#### Objective
Go through the listing and copy every line word for word.

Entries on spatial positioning
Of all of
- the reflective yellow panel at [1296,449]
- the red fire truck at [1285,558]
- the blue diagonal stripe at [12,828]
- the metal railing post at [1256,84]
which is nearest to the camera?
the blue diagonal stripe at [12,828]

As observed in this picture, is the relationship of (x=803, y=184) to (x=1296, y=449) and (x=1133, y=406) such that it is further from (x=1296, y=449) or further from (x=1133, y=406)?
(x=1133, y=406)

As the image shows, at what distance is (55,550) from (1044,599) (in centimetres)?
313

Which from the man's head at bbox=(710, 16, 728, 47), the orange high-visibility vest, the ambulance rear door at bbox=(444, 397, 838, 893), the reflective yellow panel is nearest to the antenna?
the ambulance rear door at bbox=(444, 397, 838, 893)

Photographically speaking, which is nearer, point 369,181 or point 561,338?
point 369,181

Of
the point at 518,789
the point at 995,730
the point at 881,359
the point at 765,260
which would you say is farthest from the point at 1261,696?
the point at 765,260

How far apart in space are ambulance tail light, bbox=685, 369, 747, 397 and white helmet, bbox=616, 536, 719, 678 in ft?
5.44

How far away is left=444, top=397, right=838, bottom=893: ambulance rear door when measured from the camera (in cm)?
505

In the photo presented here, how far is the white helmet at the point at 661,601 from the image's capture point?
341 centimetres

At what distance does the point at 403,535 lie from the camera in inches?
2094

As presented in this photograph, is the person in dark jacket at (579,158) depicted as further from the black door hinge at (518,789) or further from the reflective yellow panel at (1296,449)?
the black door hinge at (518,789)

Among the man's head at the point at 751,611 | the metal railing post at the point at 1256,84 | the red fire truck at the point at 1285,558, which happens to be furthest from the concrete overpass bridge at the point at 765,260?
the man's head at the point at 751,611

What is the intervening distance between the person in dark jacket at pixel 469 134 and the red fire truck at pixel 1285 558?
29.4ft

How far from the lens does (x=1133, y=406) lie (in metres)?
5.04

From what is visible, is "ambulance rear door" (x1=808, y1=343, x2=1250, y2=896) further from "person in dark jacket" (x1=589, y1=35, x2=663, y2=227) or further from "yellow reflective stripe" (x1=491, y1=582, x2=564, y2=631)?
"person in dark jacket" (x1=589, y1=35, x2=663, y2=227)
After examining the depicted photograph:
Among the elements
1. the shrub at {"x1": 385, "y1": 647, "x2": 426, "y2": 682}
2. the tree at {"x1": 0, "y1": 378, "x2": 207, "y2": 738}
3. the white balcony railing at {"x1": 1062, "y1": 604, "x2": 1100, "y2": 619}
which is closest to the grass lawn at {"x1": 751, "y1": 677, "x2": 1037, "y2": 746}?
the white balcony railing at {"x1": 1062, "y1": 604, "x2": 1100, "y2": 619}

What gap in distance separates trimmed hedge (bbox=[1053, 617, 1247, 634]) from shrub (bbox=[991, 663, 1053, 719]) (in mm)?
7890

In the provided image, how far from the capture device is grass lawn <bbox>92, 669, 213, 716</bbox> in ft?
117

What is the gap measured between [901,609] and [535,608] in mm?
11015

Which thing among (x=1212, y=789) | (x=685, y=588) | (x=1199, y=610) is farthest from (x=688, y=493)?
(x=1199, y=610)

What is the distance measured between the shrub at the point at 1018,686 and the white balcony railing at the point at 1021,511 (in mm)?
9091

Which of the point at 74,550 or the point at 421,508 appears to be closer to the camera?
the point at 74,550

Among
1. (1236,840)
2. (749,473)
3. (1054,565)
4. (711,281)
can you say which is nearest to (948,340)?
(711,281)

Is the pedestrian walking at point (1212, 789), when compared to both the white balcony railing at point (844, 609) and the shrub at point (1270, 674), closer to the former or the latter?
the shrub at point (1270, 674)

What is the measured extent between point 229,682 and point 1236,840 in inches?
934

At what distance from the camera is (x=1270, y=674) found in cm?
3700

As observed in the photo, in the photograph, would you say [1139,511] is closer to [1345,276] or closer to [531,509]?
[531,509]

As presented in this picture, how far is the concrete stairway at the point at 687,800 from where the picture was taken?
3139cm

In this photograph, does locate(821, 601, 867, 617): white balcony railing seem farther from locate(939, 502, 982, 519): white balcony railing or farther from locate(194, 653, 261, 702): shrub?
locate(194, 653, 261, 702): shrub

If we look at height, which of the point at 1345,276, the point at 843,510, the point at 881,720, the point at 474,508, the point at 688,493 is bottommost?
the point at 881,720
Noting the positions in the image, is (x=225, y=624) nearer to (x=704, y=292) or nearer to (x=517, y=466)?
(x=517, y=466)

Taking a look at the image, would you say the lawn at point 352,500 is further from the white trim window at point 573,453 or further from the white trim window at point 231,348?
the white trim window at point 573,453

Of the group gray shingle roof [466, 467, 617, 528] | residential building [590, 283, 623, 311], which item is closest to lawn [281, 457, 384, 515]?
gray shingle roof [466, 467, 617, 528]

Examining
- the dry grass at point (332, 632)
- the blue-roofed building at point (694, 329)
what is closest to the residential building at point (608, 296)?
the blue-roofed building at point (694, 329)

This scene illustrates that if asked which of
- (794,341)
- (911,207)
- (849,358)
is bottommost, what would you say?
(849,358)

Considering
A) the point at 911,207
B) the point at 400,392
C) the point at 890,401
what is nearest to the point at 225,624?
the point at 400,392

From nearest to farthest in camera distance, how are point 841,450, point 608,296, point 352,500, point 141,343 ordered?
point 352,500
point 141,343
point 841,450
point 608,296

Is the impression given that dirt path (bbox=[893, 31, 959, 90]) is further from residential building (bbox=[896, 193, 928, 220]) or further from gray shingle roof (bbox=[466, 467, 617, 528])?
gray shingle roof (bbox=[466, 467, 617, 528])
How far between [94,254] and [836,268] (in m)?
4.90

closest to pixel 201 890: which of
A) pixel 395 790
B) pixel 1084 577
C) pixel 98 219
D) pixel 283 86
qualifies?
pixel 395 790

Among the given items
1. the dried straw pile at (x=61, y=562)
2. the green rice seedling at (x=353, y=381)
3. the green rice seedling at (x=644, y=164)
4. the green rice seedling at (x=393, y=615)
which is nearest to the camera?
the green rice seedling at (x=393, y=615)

#### In response
Of all of
- the reflective yellow panel at [1296,449]
- the red fire truck at [1285,558]
- the blue diagonal stripe at [12,828]
- the metal railing post at [1256,84]
which is nearest to the camera?
the blue diagonal stripe at [12,828]

As observed in this picture, is the relationship of (x=803, y=184) to (x=1296, y=449) and (x=1133, y=406) such that it is further from (x=1296, y=449) or further from (x=1133, y=406)?
(x=1133, y=406)

As the image shows, at what distance is (55,550) from (1044,599) (in centimetres)?
313

Which from the man's head at bbox=(710, 16, 728, 47), the orange high-visibility vest, the ambulance rear door at bbox=(444, 397, 838, 893), the reflective yellow panel is nearest to the antenna?
the ambulance rear door at bbox=(444, 397, 838, 893)

Photographically speaking, which is nearer, point 369,181 or point 561,338?
point 369,181

Of
the point at 518,789
the point at 995,730
the point at 881,359
the point at 765,260
which would you say is farthest from the point at 1261,696?
the point at 765,260

How far apart in space are ambulance tail light, bbox=685, 369, 747, 397 and white helmet, bbox=616, 536, 719, 678 in ft?
5.44

How far away is left=444, top=397, right=838, bottom=893: ambulance rear door when measured from the camera (in cm)?
505

In the photo presented here, how far is the white helmet at the point at 661,601 from the image's capture point?
341 centimetres

At what distance does the point at 403,535 lie from the camera in inches?
2094

As presented in this photograph, is the person in dark jacket at (579,158) depicted as further from the black door hinge at (518,789) or further from the reflective yellow panel at (1296,449)?
the black door hinge at (518,789)

Among the man's head at the point at 751,611 | the metal railing post at the point at 1256,84 | the red fire truck at the point at 1285,558, which happens to be furthest from the concrete overpass bridge at the point at 765,260?
the man's head at the point at 751,611

What is the intervening distance between the person in dark jacket at pixel 469 134 and the red fire truck at pixel 1285 558?
29.4ft

How far from the lens does (x=1133, y=406) lie (in metres)?
5.04

From what is visible, is "ambulance rear door" (x1=808, y1=343, x2=1250, y2=896) further from "person in dark jacket" (x1=589, y1=35, x2=663, y2=227) or further from "yellow reflective stripe" (x1=491, y1=582, x2=564, y2=631)?
"person in dark jacket" (x1=589, y1=35, x2=663, y2=227)
After examining the depicted photograph:
Among the elements
1. the shrub at {"x1": 385, "y1": 647, "x2": 426, "y2": 682}
2. the tree at {"x1": 0, "y1": 378, "x2": 207, "y2": 738}
3. the white balcony railing at {"x1": 1062, "y1": 604, "x2": 1100, "y2": 619}
which is closest to the grass lawn at {"x1": 751, "y1": 677, "x2": 1037, "y2": 746}?
the white balcony railing at {"x1": 1062, "y1": 604, "x2": 1100, "y2": 619}

What gap in distance separates trimmed hedge (bbox=[1053, 617, 1247, 634]) from shrub (bbox=[991, 663, 1053, 719]) (in mm)?
7890

In the provided image, how far from the capture device is grass lawn <bbox>92, 669, 213, 716</bbox> in ft?
117

What is the gap measured between [901,609] and [535,608] in mm?
11015

Which thing among (x=1212, y=789) | (x=685, y=588) | (x=1199, y=610) is farthest from (x=688, y=493)?
(x=1199, y=610)

What is the distance measured between the shrub at the point at 1018,686 and the white balcony railing at the point at 1021,511 (in mm)?
9091

Which of the point at 74,550 or the point at 421,508 appears to be closer to the camera?
the point at 74,550

Among
1. (1236,840)
2. (749,473)
3. (1054,565)
4. (711,281)
can you say which is nearest to (948,340)?
(711,281)

Is the pedestrian walking at point (1212, 789), when compared to both the white balcony railing at point (844, 609) and the shrub at point (1270, 674), closer to the former or the latter?
the shrub at point (1270, 674)

What is the measured extent between point 229,682 and point 1236,840 in inches?
934

At what distance from the camera is (x=1270, y=674) found in cm?
3700

As observed in the photo, in the photograph, would you say [1139,511] is closer to [1345,276] or closer to [531,509]?
[531,509]

As presented in this picture, how far is the concrete stairway at the point at 687,800 from where the picture was taken?
3139cm

In this photograph, does locate(821, 601, 867, 617): white balcony railing seem farther from locate(939, 502, 982, 519): white balcony railing or farther from locate(194, 653, 261, 702): shrub?
locate(194, 653, 261, 702): shrub

If we look at height, which of the point at 1345,276, the point at 843,510, the point at 881,720, the point at 474,508, the point at 688,493 is bottommost?
the point at 881,720
Noting the positions in the image, is (x=225, y=624) nearer to (x=704, y=292) or nearer to (x=517, y=466)?
(x=517, y=466)

Taking a look at the image, would you say the lawn at point 352,500 is further from the white trim window at point 573,453 or further from the white trim window at point 231,348?
the white trim window at point 573,453

Of the group gray shingle roof [466, 467, 617, 528] | residential building [590, 283, 623, 311], which item is closest to lawn [281, 457, 384, 515]?
gray shingle roof [466, 467, 617, 528]

Examining
- the dry grass at point (332, 632)
- the blue-roofed building at point (694, 329)
what is closest to the residential building at point (608, 296)?
the blue-roofed building at point (694, 329)

This scene illustrates that if asked which of
- (794,341)
- (911,207)
- (849,358)
is bottommost, what would you say?
(849,358)

Considering
A) the point at 911,207
B) the point at 400,392
C) the point at 890,401
what is nearest to the point at 225,624?
the point at 400,392

From nearest to farthest in camera distance, how are point 841,450, point 608,296, point 352,500, point 141,343 ordered?
point 352,500
point 141,343
point 841,450
point 608,296

Is the impression given that dirt path (bbox=[893, 31, 959, 90]) is further from residential building (bbox=[896, 193, 928, 220]) or further from gray shingle roof (bbox=[466, 467, 617, 528])?
gray shingle roof (bbox=[466, 467, 617, 528])
How far between [94,254] and [836,268] (in m)?
4.90

closest to pixel 201 890: which of
A) pixel 395 790
B) pixel 1084 577
C) pixel 98 219
D) pixel 283 86
qualifies?
pixel 395 790

Among the given items
1. the dried straw pile at (x=61, y=562)
2. the green rice seedling at (x=353, y=381)
3. the green rice seedling at (x=644, y=164)
4. the green rice seedling at (x=393, y=615)
which is nearest to the camera?
the green rice seedling at (x=393, y=615)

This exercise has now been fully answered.